__TO-DO LIST__
(A) List the section headings that name the individual tips in the Clojure performance article.
(B) Copy the passage of the Clojure performance article from "Somebody posted a" to "things I did.".

__TEXT EXTRACT__
-----

Clojure performance tips

May 11, 2009

I originally wrote this in a Google Groups thread, but I figured it’s worth repeating here.

Somebody posted a Java and Clojure snippet to the Clojure Google group and mentioned that the Java code was vastly faster than the Clojure code and he wondered if Clojure could get within reach of Java’s speed.

In my own clj-starcraft project, I faced — and actually, still face — performance problems vis-à-vis Java. Specifically, at the time of this writing, my Clojure code is roughly 6 times slower than Java (Clojure takes around 70 seconds to parse 1,050 files, Java takes 12.)

The 70 seconds figure used to be much worse however. At the beginning of the project, it took over ten minutes to analyze my 1,050 files. That was even slower than my Python implementation (which, I must confess, pretty much ignored performance.)

Thanks to Java’s nice profilers and the friendly Clojure folks, I was able to improve the performance of my program. Here are some of the things I did.

(set! *warn-on-reflection* true)

This is likely the most important thing you can do to improve performance: turning on this setting will warn you of every place where the Java reflection API is used to resolve methods and attributes. As you may imagine, a direct call is a lot faster than going through all that reflection machinery. Wherever Clojure tells you that it can’t resolve a method, you need to go there and put a type hint to avoid the reflection call. The type hints section of the Clojure website shows an example of the speed-up and how to use type hints.

Fixing all the instances where *warn-on-reflection* complained improved the performance of clj-starcraft from ten minutes down to about three and half.

Coerce your numbers

Clojure can use Java’s primitive types. Whenever you are in a tight loop, strongly consider coercing your values to primitive types to get the most speed out of your code. The primitive types section of the Clojure website shows an example of the speed-up and how to do the coercion.

Use binary arithmetic operators

For a while now, Clojure has supported inlining of certain expressions. For arithmetic operations, only the calls with exactly two arguments will be inlined. If you find yourself doing arithmetic in a tight loop with more than two operands, you may want to consider rewriting the code so that every operator has exactly two operands. The following micro-benchmark shows the effect of inlining.

user> (time (dotimes [_ 1e7] (+ 2 4 5)))
"Elapsed time: 1200.703487 msecs"

user> (time (dotimes [_ 1e7] (+ 2 (+ 4 5))))

-----

__INFORMATION SHOWN__
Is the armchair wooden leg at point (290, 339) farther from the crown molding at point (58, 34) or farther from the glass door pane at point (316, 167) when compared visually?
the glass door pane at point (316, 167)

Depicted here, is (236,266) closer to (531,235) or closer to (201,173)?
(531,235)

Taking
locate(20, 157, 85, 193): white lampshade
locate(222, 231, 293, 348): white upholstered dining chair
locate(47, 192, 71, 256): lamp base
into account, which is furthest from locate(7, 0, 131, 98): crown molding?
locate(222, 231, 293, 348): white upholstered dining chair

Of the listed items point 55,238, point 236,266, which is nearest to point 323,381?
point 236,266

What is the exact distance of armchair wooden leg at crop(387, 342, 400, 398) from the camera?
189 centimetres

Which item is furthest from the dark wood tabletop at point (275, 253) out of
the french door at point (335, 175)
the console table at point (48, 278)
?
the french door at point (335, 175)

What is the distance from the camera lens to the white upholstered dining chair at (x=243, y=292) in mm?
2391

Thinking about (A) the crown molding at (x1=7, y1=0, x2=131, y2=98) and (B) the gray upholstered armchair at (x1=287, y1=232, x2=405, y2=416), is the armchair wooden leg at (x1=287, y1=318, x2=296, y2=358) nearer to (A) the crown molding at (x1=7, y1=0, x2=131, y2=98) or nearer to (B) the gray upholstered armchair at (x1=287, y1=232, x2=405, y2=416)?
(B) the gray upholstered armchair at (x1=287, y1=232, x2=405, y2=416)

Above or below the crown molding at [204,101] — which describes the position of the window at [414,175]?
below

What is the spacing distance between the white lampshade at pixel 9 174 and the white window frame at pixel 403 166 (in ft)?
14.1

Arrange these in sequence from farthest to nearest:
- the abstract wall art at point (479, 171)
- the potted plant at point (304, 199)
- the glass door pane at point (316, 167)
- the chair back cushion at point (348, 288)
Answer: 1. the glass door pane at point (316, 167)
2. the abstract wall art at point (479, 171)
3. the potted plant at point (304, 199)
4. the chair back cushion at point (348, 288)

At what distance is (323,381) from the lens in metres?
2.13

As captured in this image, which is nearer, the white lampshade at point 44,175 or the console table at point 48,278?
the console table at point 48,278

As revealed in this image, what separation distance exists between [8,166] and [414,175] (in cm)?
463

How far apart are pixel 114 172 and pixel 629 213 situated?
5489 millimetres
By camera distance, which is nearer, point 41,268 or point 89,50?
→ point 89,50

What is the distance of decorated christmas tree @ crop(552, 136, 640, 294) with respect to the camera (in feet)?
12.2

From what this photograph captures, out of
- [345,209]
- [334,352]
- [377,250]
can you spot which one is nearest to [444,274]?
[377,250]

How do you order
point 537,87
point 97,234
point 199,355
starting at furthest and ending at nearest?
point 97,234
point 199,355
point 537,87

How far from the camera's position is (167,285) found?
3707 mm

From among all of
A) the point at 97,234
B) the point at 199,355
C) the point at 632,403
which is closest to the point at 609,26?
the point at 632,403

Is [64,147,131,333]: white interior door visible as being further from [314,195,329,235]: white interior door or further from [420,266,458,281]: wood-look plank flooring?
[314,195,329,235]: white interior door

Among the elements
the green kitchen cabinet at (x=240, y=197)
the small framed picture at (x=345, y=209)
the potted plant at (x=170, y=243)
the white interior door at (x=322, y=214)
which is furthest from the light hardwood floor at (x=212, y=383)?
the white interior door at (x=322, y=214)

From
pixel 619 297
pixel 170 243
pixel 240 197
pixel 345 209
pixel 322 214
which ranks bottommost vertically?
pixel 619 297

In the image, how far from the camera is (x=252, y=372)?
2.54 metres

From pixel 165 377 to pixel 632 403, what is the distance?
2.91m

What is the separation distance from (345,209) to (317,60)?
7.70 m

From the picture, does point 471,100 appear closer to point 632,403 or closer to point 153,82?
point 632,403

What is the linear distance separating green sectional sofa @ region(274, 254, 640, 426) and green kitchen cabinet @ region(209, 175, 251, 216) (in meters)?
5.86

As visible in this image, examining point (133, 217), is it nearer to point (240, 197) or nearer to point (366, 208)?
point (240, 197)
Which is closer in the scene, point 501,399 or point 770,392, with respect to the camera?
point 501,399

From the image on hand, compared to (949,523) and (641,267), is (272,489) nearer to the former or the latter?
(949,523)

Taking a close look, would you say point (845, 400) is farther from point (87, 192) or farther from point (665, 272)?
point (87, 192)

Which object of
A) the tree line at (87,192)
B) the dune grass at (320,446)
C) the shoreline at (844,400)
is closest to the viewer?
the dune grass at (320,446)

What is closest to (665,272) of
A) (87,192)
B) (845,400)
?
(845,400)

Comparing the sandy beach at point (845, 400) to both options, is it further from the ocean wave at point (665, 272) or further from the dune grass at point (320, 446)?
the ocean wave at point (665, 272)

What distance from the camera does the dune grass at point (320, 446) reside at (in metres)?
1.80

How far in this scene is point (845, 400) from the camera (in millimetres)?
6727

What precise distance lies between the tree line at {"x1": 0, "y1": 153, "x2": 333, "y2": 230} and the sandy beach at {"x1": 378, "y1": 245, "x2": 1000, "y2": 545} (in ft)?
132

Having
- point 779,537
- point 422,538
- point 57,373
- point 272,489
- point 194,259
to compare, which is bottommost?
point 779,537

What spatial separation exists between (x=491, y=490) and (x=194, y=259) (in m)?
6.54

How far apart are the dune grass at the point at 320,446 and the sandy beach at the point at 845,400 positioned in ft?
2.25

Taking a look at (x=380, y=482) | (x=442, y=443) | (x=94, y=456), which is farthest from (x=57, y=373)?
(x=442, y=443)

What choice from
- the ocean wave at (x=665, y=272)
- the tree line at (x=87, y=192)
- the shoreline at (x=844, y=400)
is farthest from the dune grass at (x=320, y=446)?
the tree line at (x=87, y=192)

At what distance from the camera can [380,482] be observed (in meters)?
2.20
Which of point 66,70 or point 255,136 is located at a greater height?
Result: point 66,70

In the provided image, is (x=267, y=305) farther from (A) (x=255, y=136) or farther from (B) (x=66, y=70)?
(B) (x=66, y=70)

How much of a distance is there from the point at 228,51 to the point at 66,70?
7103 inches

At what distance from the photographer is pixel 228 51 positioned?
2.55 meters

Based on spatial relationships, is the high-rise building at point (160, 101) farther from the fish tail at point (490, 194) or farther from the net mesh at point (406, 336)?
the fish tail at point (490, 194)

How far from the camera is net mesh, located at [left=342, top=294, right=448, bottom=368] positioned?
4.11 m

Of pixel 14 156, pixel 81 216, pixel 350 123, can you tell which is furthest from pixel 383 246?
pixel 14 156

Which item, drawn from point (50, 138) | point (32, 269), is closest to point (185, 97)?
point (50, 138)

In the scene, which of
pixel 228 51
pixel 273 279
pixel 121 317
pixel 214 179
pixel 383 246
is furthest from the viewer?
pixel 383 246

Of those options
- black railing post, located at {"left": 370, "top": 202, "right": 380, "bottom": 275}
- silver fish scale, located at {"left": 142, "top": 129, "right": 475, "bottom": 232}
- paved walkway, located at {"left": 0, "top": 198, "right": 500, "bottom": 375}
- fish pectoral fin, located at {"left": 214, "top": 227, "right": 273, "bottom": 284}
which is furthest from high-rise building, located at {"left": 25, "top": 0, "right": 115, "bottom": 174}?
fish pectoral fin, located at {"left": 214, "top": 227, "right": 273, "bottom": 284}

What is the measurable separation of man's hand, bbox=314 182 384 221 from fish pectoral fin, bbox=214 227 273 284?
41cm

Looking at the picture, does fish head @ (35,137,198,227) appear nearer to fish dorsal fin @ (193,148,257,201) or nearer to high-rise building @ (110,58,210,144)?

-----

__RESULTS IN ORDER__
(A)
(set! *warn-on-reflection* true)
Coerce your numbers
Use binary arithmetic operators

(B)
Somebody posted a Java and Clojure snippet to the Clojure Google group and mentioned that the Java code was vastly faster than the Clojure code and he wondered if Clojure could get within reach of Java’s speed.

In my own clj-starcraft project, I faced — and actually, still face — performance problems vis-à-vis Java. Specifically, at the time of this writing, my Clojure code is roughly 6 times slower than Java (Clojure takes around 70 seconds to parse 1,050 files, Java takes 12.)

The 70 seconds figure used to be much worse however. At the beginning of the project, it took over ten minutes to analyze my 1,050 files. That was even slower than my Python implementation (which, I must confess, pretty much ignored performance.)

Thanks to Java’s nice profilers and the friendly Clojure folks, I was able to improve the performance of my program. Here are some of the things I did.